The question is … Some people say, “What happens after life?” My question is really not what happens after life but is there life before death? That would require us to really zero in on the actuality of our lives. Then the pain, the suffering is still there but our relationship to it really can transform. That’s wisdom, it doesn’t mean you won’t get sick, it doesn’t mean tragedies don’t happen. It doesn’t mean that things would go the way you thought they were when you mapped out your life at the age of 15 or whatever. It means that you will find a way to be that’s authentic, that’s true to you. Then that almost defines beauty in my view.
Then and you can you see it in people’s faces even over eight weeks of MBSR. Faces, change, profoundly, you can see it in front of you very wise people becoming themselves. The stress, the lines, the clenching of the face just dissolve. It’s not by trying to do that. It’s not like rather than Botox I’ll take MBSR. It’s like, “No,” it has to be, this real practice really needs to be practiced for no reason, not to get some place else. This is very radical. To just, in some sense, the reason is to just wake up to be, to not miss your moments. Because as I said sooner or later we are going to die and the real question is have we lived?
Thoreau our famous philosopher from Concord Massachusetts is famous for having said, “I went to the woods,” because he went off in the woods and lived in a cabin for two years and just watched the days unfold and the nights. “I went to the woods because I wish to live deliberately to a front only the essential facts of life and see if I could learn what they had to teach and not when I came to die, discovered that I hadn’t lived’. I would like to say another way of looking at the meditation is die now, get it over with.

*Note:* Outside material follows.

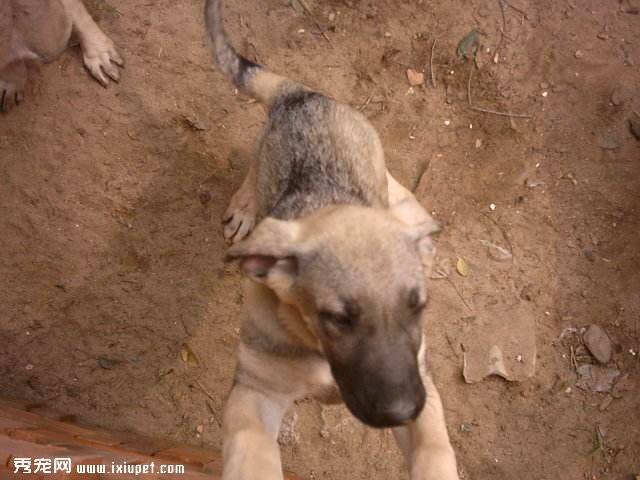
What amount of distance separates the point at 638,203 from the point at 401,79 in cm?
216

Then all the rest of our moments will be free.
Melli: You die now or so to speak and then you find out that all that’s really left is the unfolding miracle of life which is I think the sacredness that Saki was speaking of.

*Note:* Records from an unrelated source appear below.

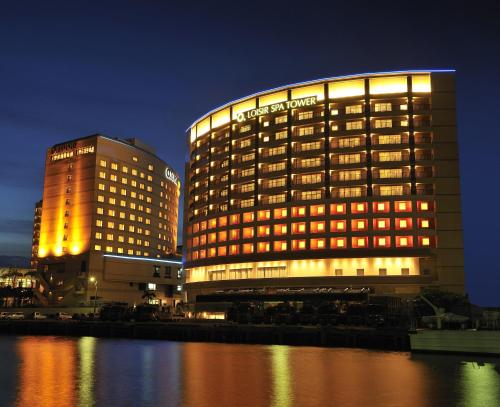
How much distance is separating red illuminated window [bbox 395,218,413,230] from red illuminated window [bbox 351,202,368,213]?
7.63 metres

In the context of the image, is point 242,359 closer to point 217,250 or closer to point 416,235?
point 416,235

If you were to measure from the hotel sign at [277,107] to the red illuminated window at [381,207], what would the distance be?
Answer: 29694 mm

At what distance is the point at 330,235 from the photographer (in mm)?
134875

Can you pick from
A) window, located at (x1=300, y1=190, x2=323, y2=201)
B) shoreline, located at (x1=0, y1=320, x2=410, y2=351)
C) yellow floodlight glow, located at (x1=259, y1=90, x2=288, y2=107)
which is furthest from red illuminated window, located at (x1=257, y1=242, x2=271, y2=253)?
shoreline, located at (x1=0, y1=320, x2=410, y2=351)

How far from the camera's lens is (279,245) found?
463ft

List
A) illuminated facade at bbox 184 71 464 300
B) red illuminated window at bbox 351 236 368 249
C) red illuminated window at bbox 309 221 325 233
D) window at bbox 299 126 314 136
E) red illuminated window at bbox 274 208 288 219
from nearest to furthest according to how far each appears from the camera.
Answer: illuminated facade at bbox 184 71 464 300 < red illuminated window at bbox 351 236 368 249 < red illuminated window at bbox 309 221 325 233 < red illuminated window at bbox 274 208 288 219 < window at bbox 299 126 314 136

Jon: Exactly and you can call that …
Melli: The inter-web stopped in that moment, we just had a tiny pause.
Jon: Yes it did stop at that moment, I was wondering whether I should make a comment about it. That’s part of the process, is it not? I don’t know why that … It makes it more real in a way for everybody watching. This is just Skype and it doesn’t work all the time but it is a miracle. I mean 20 years ago we could not be doing this with hundreds of thousands of people in real time. There’s a certain wonder and real awe associated with the fact that we can have these kinds of conversations and then the real questions is, the conversations are all fine but it’s just talk unless the resonances that underline what we’re talking about. We are talking about the sacred element of it or the beauty of it or the truth beyond truth element of it. That resonates with the core of our humanity when that’s alive. Then you don’t have to really do anything and that’s what it means to practice. That’s what it means to be.

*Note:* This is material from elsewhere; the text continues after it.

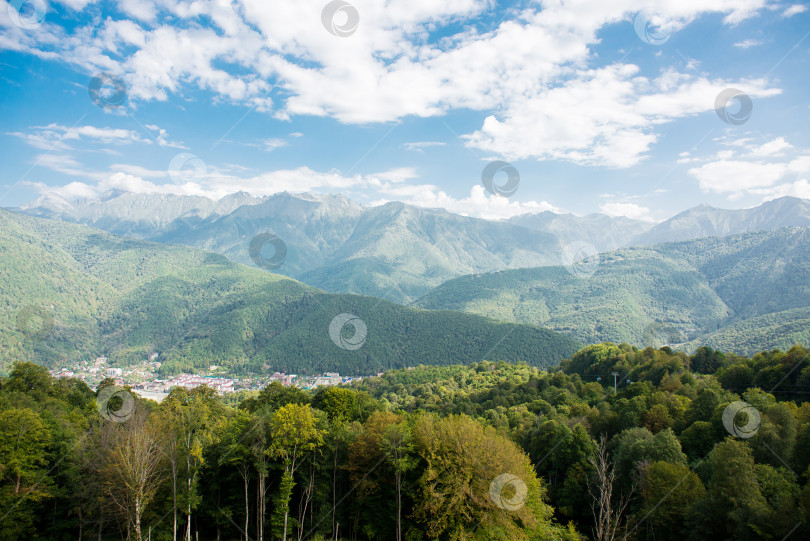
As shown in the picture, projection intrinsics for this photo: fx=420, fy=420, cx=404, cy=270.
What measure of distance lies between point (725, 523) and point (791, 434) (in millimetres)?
8141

Melli: Do the practice, trust the practice and you find out, I guess that dimension unfolds by itself.
Jon: Let life be the teacher, life is the teacher and life is the curriculum. It’s all the curriculum. Not that’s it all wanted and some of it is horrific. Again if I were to use one word to describe mindfulness and people often ask me that, I’ve come to my response as relationality. How are we in relationship to whatever it is that unfolds? Including in the body, the breath, the mind, thoughts emotions, likes dislikes, pain, suffering and that is where the degrees of freedom run, enormous degrees of freedom in that. Then freedom is freedom like it means freedom.
Non-attachment, clarity wisdom and intrinsic kindness because you have seen and lived and understood the interconnectedness of that ripple. That we are not separate and I’m not talking about Skype and the internet, no this the interconnectedness that goes way beyond Skype or the internet and the old ancient Buddhist and Indian image of it. It’s a model of the universe where every single featured universe is like a multifaceted jewel. In particular creatures and in particular human creatures. Multifaceted and all of a sudden many many facets and the universe is basically the net reflecting every facet in every other facet. We are completely interconnected and inter-embedded and then the only natural response to that is compassion. Because you are not, again you are not who you think you are and you are not even you. We are all sometimes, the image used is like waves on the ocean. Individually we rise, we rise up and then soon gone okay. It’s all life, it’s one ocean wave. We can wave to each other on Skype or on our cushions. When we are not on Skype and just, we are tuning into Indris Net you don’t need cable or any other kind of technology.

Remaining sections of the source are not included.